+++ Given data +++

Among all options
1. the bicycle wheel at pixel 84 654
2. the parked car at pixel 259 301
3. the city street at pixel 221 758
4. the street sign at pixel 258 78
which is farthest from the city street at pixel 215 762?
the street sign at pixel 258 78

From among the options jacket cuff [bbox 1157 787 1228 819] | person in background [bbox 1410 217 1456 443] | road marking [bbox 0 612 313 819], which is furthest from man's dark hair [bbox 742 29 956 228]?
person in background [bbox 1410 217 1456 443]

+++

» **What to work on**: Could you extract the two records above word for word, keeping every line unchanged?

» **Exercise answer**:
Among all options
1. the bicycle wheel at pixel 84 654
2. the parked car at pixel 259 301
3. the city street at pixel 221 758
4. the street sign at pixel 258 78
which is farthest from the city street at pixel 215 762?
the street sign at pixel 258 78

From among the options jacket cuff [bbox 1157 787 1228 819] | person in background [bbox 1410 217 1456 443] | road marking [bbox 0 612 313 819], which is furthest from man's dark hair [bbox 742 29 956 228]?
person in background [bbox 1410 217 1456 443]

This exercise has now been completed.